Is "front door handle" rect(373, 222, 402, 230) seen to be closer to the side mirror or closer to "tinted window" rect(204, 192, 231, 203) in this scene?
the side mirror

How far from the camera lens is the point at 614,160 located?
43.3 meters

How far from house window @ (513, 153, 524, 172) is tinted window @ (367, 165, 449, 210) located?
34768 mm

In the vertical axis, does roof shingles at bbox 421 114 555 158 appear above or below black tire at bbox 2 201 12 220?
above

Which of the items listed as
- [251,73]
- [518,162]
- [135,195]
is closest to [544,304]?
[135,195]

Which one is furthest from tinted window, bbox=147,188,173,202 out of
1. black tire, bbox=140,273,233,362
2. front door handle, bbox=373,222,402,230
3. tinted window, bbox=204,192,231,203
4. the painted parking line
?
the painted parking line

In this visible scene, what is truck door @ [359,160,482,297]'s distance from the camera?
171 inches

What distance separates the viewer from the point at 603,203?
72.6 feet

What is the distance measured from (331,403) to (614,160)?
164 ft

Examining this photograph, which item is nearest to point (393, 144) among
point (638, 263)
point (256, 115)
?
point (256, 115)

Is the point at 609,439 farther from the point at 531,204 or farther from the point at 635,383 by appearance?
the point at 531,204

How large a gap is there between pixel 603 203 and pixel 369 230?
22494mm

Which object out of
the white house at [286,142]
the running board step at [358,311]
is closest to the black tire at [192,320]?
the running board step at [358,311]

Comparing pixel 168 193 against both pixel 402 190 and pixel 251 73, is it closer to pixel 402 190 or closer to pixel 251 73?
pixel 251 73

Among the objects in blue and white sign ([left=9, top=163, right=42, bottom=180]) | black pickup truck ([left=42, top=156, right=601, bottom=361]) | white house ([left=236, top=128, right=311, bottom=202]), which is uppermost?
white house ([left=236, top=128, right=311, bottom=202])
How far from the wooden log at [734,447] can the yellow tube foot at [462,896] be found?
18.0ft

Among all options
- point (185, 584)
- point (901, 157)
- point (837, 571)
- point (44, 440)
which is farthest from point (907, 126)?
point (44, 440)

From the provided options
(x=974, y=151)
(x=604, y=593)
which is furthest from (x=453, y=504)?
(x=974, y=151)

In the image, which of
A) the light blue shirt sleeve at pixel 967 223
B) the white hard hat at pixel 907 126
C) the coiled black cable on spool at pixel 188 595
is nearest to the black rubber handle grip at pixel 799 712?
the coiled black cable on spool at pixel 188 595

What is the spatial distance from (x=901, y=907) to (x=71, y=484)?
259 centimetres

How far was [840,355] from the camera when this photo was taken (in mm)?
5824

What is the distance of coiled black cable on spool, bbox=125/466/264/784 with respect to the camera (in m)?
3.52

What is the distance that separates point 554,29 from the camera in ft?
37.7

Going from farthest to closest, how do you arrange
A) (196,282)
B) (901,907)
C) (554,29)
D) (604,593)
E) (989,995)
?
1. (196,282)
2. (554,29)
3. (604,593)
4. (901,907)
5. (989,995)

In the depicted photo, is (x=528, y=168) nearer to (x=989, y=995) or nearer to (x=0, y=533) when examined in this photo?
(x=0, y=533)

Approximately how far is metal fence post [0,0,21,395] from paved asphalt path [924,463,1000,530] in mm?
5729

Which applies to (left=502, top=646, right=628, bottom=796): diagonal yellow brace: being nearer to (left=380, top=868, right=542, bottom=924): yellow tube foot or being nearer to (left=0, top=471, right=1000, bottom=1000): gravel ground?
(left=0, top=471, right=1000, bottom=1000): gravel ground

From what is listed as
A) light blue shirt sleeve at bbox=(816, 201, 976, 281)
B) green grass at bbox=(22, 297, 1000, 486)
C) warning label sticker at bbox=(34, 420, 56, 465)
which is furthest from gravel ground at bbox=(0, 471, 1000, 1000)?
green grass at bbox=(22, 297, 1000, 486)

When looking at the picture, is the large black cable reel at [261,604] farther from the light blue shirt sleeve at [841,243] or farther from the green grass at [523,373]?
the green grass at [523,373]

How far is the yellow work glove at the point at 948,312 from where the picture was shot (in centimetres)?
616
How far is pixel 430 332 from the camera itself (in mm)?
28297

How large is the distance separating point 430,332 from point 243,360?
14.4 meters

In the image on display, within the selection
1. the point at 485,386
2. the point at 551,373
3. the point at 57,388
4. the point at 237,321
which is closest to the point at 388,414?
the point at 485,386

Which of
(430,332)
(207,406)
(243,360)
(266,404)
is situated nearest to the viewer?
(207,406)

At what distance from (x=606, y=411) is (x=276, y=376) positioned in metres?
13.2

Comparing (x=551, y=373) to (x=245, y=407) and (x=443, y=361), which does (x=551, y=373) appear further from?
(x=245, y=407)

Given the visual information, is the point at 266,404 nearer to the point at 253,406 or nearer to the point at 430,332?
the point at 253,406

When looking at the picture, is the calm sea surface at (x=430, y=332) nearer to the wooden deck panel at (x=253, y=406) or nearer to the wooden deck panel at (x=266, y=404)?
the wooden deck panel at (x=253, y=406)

--

# TASK:
Copy out the stretch of the entries above from the line containing "How large is" through the end of the entries, with both ends included.

# FINAL RESULT:
How large is the distance separating point 430,332 from point 243,360?
14.4 meters

In the image on display, within the selection
1. the point at 485,386
2. the point at 551,373
3. the point at 57,388
4. the point at 237,321
which is closest to the point at 388,414?
the point at 485,386

Which of
(430,332)
(207,406)
(243,360)
(266,404)
is situated nearest to the viewer?
(207,406)

At what distance from (x=606, y=411) is (x=276, y=376) positioned in metres?
13.2

Comparing (x=551, y=373) to (x=245, y=407) and (x=443, y=361), which does (x=551, y=373) appear further from?
(x=245, y=407)

Given the visual information, is the point at 266,404 nearer to the point at 253,406 or nearer to the point at 430,332?
the point at 253,406

When looking at the picture, is the calm sea surface at (x=430, y=332) nearer to the wooden deck panel at (x=253, y=406) or nearer to the wooden deck panel at (x=266, y=404)?
the wooden deck panel at (x=253, y=406)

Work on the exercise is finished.